SUPPLIED INFORMATION
— Begin —

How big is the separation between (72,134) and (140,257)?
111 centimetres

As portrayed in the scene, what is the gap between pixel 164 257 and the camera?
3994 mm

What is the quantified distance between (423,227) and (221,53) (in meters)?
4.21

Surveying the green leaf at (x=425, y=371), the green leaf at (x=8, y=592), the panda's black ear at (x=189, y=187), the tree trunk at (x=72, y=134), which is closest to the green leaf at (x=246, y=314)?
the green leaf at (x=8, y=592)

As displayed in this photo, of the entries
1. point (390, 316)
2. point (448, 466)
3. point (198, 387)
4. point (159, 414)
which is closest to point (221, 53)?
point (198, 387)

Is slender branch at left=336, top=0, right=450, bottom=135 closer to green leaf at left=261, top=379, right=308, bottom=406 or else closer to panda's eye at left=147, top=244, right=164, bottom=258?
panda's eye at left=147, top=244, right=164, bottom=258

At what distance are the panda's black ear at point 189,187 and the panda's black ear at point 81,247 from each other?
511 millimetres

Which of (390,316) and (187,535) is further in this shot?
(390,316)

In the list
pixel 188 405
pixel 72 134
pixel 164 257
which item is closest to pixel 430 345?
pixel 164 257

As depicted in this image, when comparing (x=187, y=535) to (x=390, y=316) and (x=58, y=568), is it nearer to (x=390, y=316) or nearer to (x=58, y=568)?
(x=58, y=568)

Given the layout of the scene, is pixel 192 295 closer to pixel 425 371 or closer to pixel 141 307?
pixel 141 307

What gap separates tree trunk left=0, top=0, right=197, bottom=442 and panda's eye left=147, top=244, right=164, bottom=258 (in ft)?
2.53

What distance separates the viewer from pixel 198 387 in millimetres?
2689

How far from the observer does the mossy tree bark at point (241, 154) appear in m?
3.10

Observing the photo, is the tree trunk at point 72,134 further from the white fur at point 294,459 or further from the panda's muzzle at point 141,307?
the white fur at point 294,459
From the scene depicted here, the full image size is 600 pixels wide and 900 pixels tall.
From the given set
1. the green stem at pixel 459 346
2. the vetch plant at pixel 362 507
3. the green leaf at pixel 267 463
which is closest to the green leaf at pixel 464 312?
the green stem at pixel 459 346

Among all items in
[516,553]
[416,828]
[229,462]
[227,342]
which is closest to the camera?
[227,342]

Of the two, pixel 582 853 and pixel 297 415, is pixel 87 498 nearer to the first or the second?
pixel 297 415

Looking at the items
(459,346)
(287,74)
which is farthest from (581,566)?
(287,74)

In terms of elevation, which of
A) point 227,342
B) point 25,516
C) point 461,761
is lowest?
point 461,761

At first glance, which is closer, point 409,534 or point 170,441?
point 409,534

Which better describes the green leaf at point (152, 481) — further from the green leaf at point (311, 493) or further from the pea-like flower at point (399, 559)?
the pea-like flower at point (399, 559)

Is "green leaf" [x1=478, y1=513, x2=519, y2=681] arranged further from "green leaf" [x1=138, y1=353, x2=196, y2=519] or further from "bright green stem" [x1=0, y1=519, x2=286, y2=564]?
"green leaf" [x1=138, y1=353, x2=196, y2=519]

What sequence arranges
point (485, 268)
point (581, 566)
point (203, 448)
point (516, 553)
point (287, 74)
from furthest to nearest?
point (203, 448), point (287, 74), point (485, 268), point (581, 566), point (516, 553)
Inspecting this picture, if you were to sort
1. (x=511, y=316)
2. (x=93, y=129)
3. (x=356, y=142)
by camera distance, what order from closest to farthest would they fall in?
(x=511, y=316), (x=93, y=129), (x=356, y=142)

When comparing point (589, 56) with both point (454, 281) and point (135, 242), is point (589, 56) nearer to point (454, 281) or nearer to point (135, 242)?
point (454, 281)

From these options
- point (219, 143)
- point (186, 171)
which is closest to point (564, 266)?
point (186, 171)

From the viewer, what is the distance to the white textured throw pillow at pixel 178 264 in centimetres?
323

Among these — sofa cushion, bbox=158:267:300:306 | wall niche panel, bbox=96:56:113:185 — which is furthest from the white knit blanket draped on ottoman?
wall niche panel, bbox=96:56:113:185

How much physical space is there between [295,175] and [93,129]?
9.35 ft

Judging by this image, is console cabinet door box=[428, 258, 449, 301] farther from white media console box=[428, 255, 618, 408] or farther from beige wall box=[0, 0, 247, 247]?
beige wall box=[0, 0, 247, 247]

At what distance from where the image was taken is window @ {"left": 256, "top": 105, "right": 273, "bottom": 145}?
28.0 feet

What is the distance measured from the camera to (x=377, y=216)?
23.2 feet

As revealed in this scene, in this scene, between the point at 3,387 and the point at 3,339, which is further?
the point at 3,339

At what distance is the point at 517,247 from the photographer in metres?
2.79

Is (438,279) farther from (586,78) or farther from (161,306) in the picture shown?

— End —

WHAT NEEDS TO BE DONE
Copy exactly the line containing "At what distance from" and every line after it, ending with the last line of the records above.

RESULT OF THIS TASK
At what distance from where the image was taken is window @ {"left": 256, "top": 105, "right": 273, "bottom": 145}?
28.0 feet

What is the distance measured from the camera to (x=377, y=216)?
23.2 feet

As revealed in this scene, in this scene, between the point at 3,387 and the point at 3,339, which is further?
the point at 3,339

At what distance is the point at 517,247 from the photographer in metres?
2.79

Is (438,279) farther from (586,78) or farther from (161,306) in the picture shown?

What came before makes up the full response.